Originally published Wednesday, September 27, 2006 at 12:00 AM
Editorial
Local news means ... more local news
Media ownership is too serious a question to be the subject of political games at the Federal Communications Commission. But under former Chairman...
Media ownership is too serious a question to be the subject of political games at the Federal Communications Commission. But under former Chairman Michael Powell, the FCC started a study of media concentration, saw results critical to industry trends and quietly shelved the study.
Former FCC staff attorney Adam Candeub, now a law professor at Michigan State University, told the Associated Press that senior managers at the FCC ordered that "every last piece" of the report be destroyed.

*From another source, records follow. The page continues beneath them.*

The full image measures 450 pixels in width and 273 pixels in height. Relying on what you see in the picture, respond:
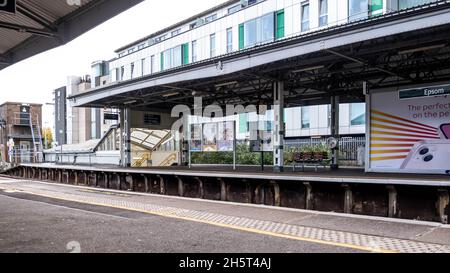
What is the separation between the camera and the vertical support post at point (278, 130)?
1684 centimetres

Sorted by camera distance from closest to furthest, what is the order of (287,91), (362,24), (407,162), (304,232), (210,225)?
(304,232), (210,225), (362,24), (407,162), (287,91)

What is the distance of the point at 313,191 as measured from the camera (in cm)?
1162

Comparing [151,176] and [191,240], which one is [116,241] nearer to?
[191,240]

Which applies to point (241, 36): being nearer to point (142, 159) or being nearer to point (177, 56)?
point (177, 56)

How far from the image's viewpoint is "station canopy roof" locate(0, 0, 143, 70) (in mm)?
7629

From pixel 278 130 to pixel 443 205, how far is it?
8.31 metres

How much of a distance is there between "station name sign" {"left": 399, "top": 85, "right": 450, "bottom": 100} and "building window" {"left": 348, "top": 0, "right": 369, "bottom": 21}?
13809 millimetres

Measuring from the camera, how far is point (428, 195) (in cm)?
955

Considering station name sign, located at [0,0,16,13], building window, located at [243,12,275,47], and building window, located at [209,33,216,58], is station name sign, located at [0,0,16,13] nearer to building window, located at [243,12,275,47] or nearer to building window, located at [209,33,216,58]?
building window, located at [243,12,275,47]

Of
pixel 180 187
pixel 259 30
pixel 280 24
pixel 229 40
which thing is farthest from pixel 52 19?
pixel 229 40

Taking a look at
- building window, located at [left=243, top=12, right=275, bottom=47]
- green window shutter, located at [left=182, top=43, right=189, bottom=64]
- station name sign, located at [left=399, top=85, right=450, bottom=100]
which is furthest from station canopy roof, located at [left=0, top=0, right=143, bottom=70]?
green window shutter, located at [left=182, top=43, right=189, bottom=64]

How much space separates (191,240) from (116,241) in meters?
1.29

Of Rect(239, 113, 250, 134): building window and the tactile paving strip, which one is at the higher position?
Rect(239, 113, 250, 134): building window
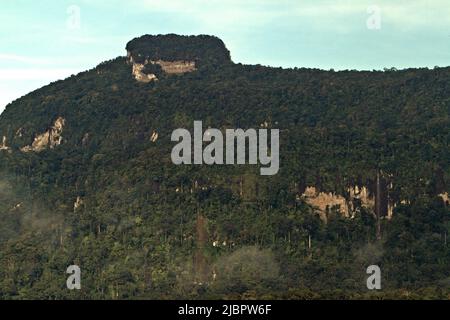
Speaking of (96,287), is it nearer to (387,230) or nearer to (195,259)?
(195,259)

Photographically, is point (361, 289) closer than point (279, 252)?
Yes

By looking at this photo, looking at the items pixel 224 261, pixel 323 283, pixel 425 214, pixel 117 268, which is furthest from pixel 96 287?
pixel 425 214
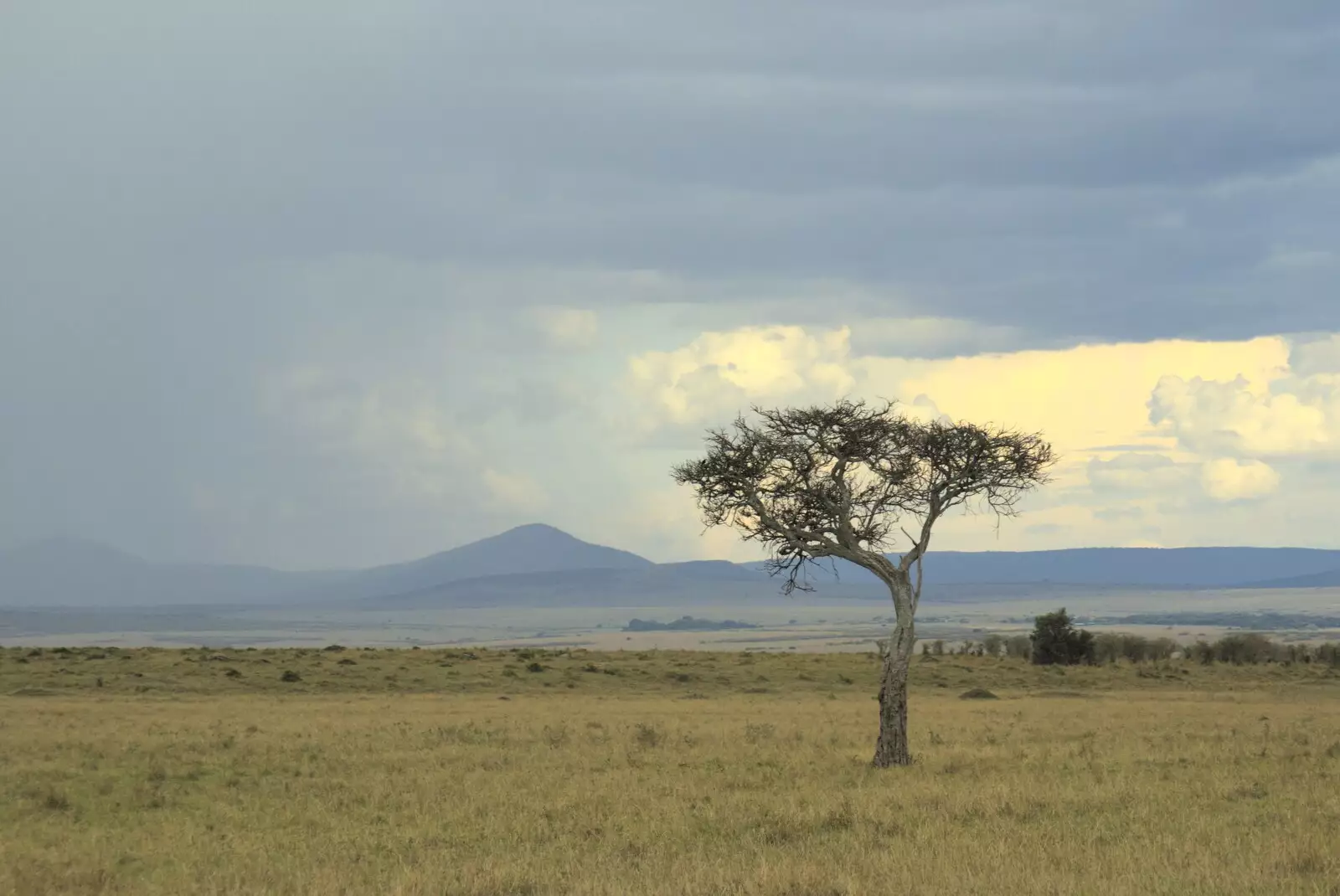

As so often happens, someone saved a copy. It was mentioned in 2004 during hearings, and was recently made public by Sen. Barbara Boxer, D-Calif.
The study says television stations with local owners cover more local news than do stations with out-of-town owners. The gap is statistically large: In a typical news broadcast, in which the editorial time is 30 minutes minus several minutes of commercials, the locally owned stations had five and a half minutes more of local content.
This observation was not based on a small sample, but on a database of 4,078 news stories broadcast in 1998.
The implication is that the growth of media mega-chains tends to homogenize the news and make each town's outlets more interchangeable. The result is soporific to local politics and a community's sense of itself.
Local owners care about local news. Many people could have told the FCC that, and some did, but under Powell the majority on the FCC didn't want to hear it. It was in the midst of a plan to lift restrictions on media mergers, allowing them to be ever more elephantine, and it didn't want any study to trip it up.
The current FCC chairman, Kevin Martin, has been more cautious than Powell, and he needs to be more cautious still.
There is no need to liberalize media ownership limits, and much reason to keep them just as they are.